On January 6, 2017, the Company entered into a new credit agreement (the “Priming Credit Agreement”) with certain existing lenders under the Senior Credit Facilities and SunTrust, as administrative agent for itself and the lenders. The Priming Credit Agreement provides an aggregate borrowing commitment of $25,000,000, which will be fully drawn at closing. The Company intends to use the proceeds of the borrowing under the Priming Credit Agreement (i) to permanently prepay a portion of the outstanding revolving loan balance under the Senior Credit Facilities, (ii) to cash collateralize letters of credit issued under the Senior Credit Facilities, (iii) to pay fees and expenses in connection with the execution and delivery of the Priming Credit Agreement and the Sixth Amendment, and (iv) for working capital and other general corporate purposes.

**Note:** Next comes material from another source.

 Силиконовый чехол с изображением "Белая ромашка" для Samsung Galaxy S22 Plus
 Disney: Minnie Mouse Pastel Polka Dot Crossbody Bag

The Company will pay interest on the outstanding loans under the Priming Credit Agreement at a rate of 10% per annum, and accrued interest will be payable in cash monthly in arrears on the last day of each fiscal month. The obligations under the Priming Credit Agreement are not subject to scheduled amortization installments, and all outstanding obligations will mature and be due and payable in full in cash on July 31, 2018. The occurrence of certain events of default may increase the applicable rate of interest by 2% and could result in the acceleration of the Company’s obligations under the Priming Credit Agreement prior to stated maturity.

The Priming Credit Agreement contains mandatory prepayments, representations and warranties, affirmative and negative covenants, financial covenants and events of default that are substantially identical to the corresponding provisions of the Senior Credit Facilities. In addition, the obligations under the Priming Credit Agreement are guaranteed by joint and several guarantees from the Company’s subsidiaries and secured by a security interest on substantially all of the assets of the Company and its subsidiaries.

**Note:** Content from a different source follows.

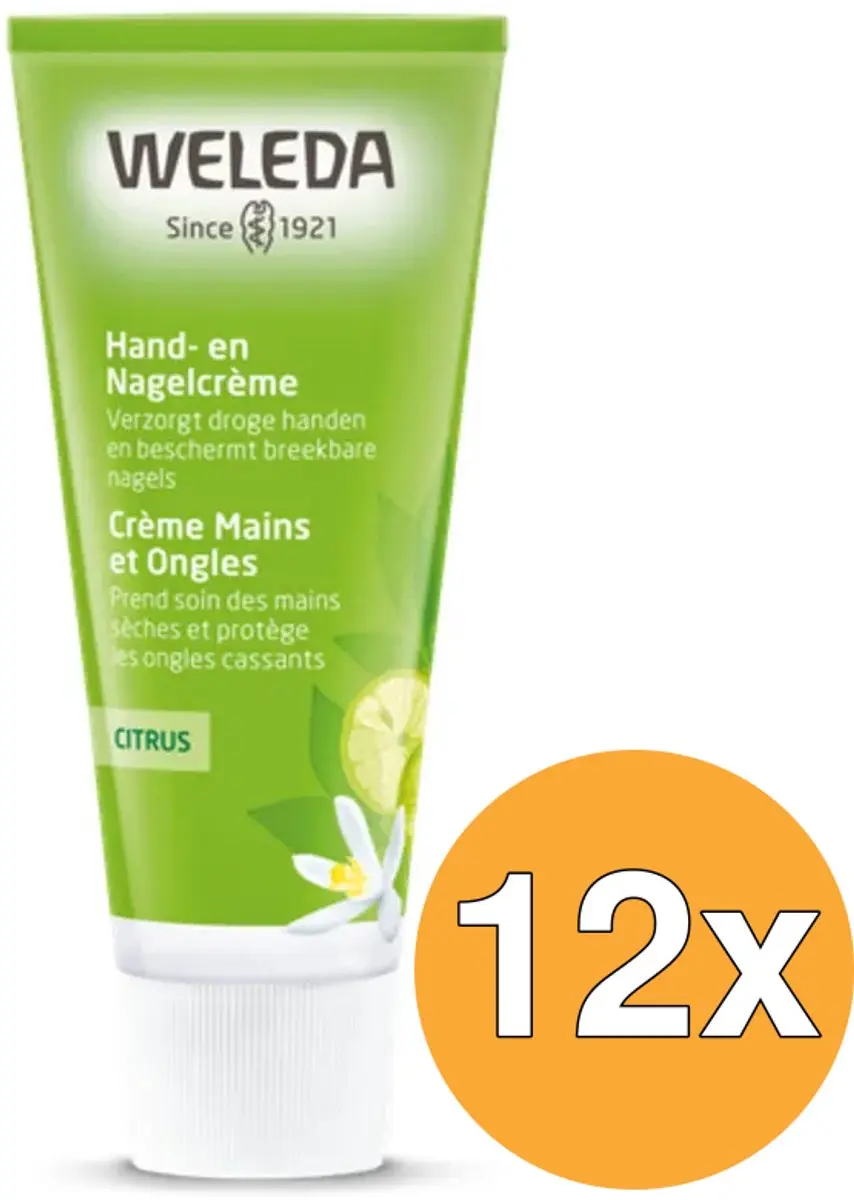 12x WELEDA Citrus Hand En Nagelcreme (50 ml)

The payment obligations under the Priming Credit Agreement rank pari passu in right of payment with the payment obligations under the Senior Credit Facilities. Upon the occurrence of certain mandatory prepayment events, the Company is required to apply the net proceeds thereof, first, to the permanent prepayment of outstanding revolving loans under the Senior Credit Facilities until paid in full, next, to the permanent prepayment of outstanding term loans under the Senior Credit Facilities until paid in full, and, last, to the permanent prepayment of outstanding loans under the Priming Credit Agreement.

On March 1, 2017, the Company entered into a Stock Purchase Agreement with Venor Capital Master Fund Ltd., Map 139 Segregated Portfolio of LMA SPC, Venor Special Situations Fund II LP and Trevithick LP (the “Stockholders”). Pursuant to the Purchase Agreement, the Company sold an aggregate of 3.3 million shares of its common stock (the “Shares”) for aggregate gross proceeds of approximately $5.1 million in a private placement transaction (the “Private Placement”). The purchase price for each Share was $1.5366, which was negotiated between the Company and the Purchasers based on the volume-weighted average price of the Company's common stock on the NASDAQ Global Market on March 1, 2017.

In connection with the Private Placement, the Company entered into a Registration Rights Agreement (the “Registration Rights Agreement”) with the Purchasers. Pursuant to the Registration Rights Agreement, the Company agreed to prepare and file a registration statement with the Securities and Exchange Commission (the “SEC”) within ten (10) days of the date it files its annual report on Form 10-K for the fiscal year ended December 31, 2016, for purposes of registering the resale of the Shares and any shares of common stock issued as a dividend or other distribution with respect to the Shares. The Company also agreed, among other things, to indemnify the selling holders under the registration statement from certain liabilities and to pay all fees and expenses (excluding underwriting discounts and selling commissions and legal fees) incident to the Company’s obligations under the Registration Rights Agreement.

Proceeds from the Private Placement will be used for working capital and general corporate purposes.